Triple Bottom Line Fruit

Triple Bottom Line Fruit
Triple Bottom Line Fruit
April 10, 2017
Announcements

Combatting Food Waste with Ugly Fruit

Every two weeks, Bright Funds receives a cardboard box, filled with apples, oranges, pears, occasional vegetables, and, when lucky, mangoes, watermelons, and avocados. To be frank the fruit is... odd. Tennis ball-sized grapefruits, crooked carrots, scarred mandarins, and giant apples are staples.

All of these foods are sourced and delivered by a company known for sourcing the “ugliest” fruit from local farms – fruit that tastes great but is rejected by supermarkets for cosmetic imperfections and otherwise doomed to rot in landfills. Not only does the fruit gain a sense of purpose and a dollop of dignity, but Bright Funds now spends less than half of what was previously budgeted for well-rounded apples and bump-free carrots.

Although small in scale, a simple change in supplier ensures that our office alleviates a bit of the 3 billion pounds of food waste redirected to landfills in California every year. With a pound of lemons requiring 70 gallons of water to grow, and a pound of avocados requiring 140 gallons, the impact of some salvaged fruit begins to stack up.

Triple Bottom Line

Triple bottom line: the measure of a company’s success as defined not only by profit, but also by its environmental and social impact.

Profit - check. Planet - check. People - not quite.

Yes, this blog post is about the triple bottom line.

As a tech company in San Francisco, a tech company with a mission of empowering others to do good, we cannot remove ourselves from the growing inequalities in the Bay Area. Instead of pocketing the incurred savings, spending them on another happy hour, or buying the quintessential office ping pong table, Bright Funds reinvests this money in our community – ensuring that others also have access to sustainable food sources.

How Bright Funds Gives Back

Whenever Bright Funds receives a box of fruit, a Bright Funds employee, chosen at random, receives a Bright Funds Credit Grant (a gift card that can be applied to any of the nearly 2 million nonprofits in the Bright Funds database).

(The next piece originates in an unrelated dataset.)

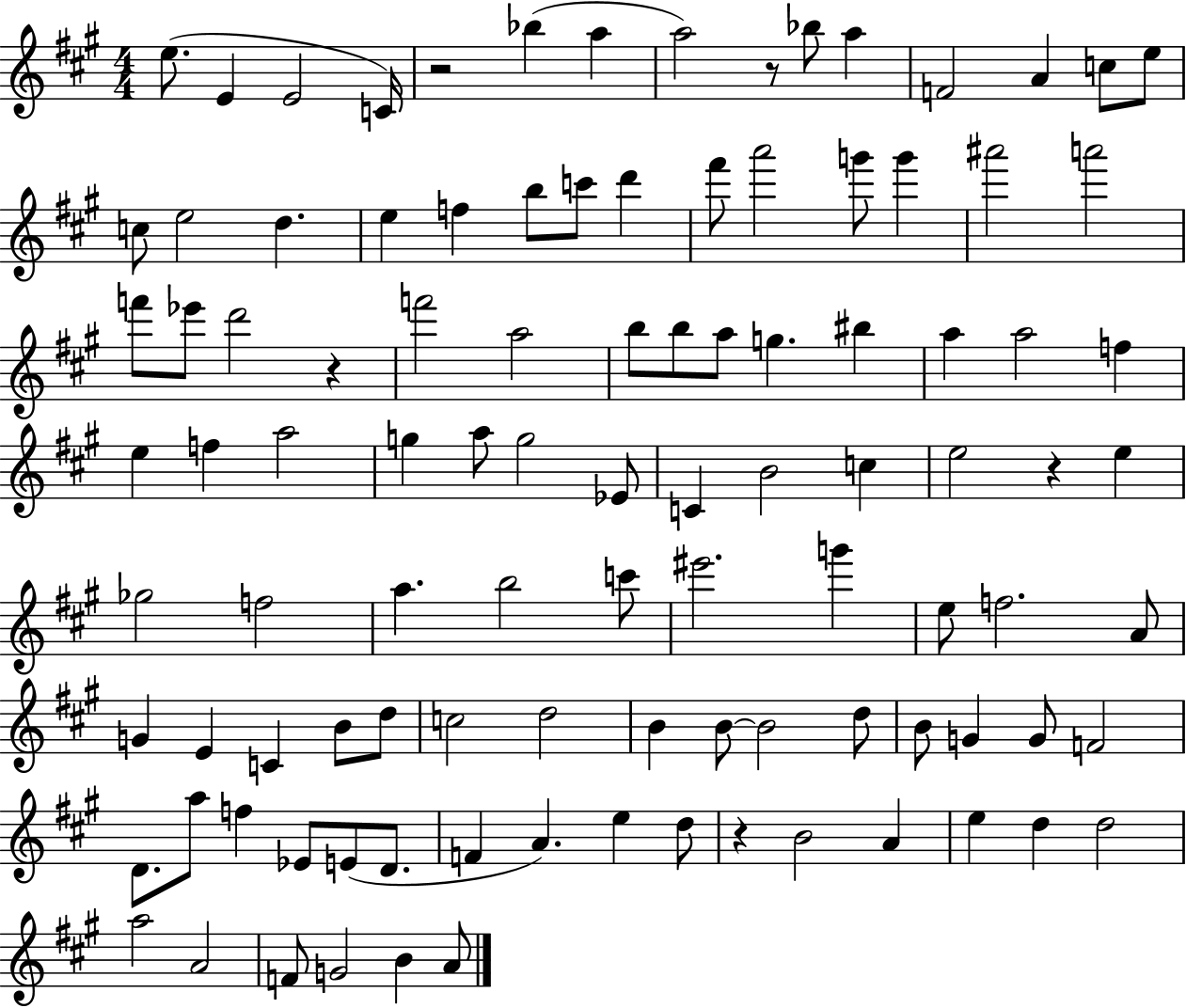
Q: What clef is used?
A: treble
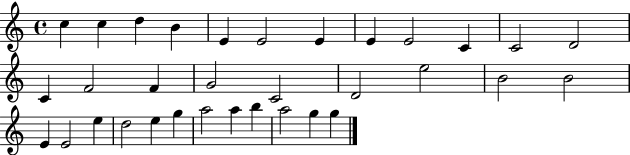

Along with the gifted credits, the recipient receives a recommendation to donate their grant to either the Food Justice in the Bay Fund, containing three nonprofits ensuring food access for low-income communities in the Bay Area, or their favorite local organization working to build sustainable food systems.

To put things in perspective, if global food waste were a country, it would be the third largest generator of greenhouse gases in the world behind China and the United States. On a local scale, just miles from the Bright Funds office, in East Oakland, there’s an average of one supermarket per 93,126 residents. Bright Funds’ choice to consume ugly fruit is a nearly inconsequential detraction from the behemoth of these social and environmental ills. More so than aiming to make an impact, this program provides a framework for an impactful reimagination of business practices as a whole. Through thoughtful and careful reevaluation of all practices – purchasing, hiring, educating, selling, etc. – any company and any individual can create opportunities to do good. And it is through the amalgamation of such inconsequential detractions that the behemoth may begin to topple.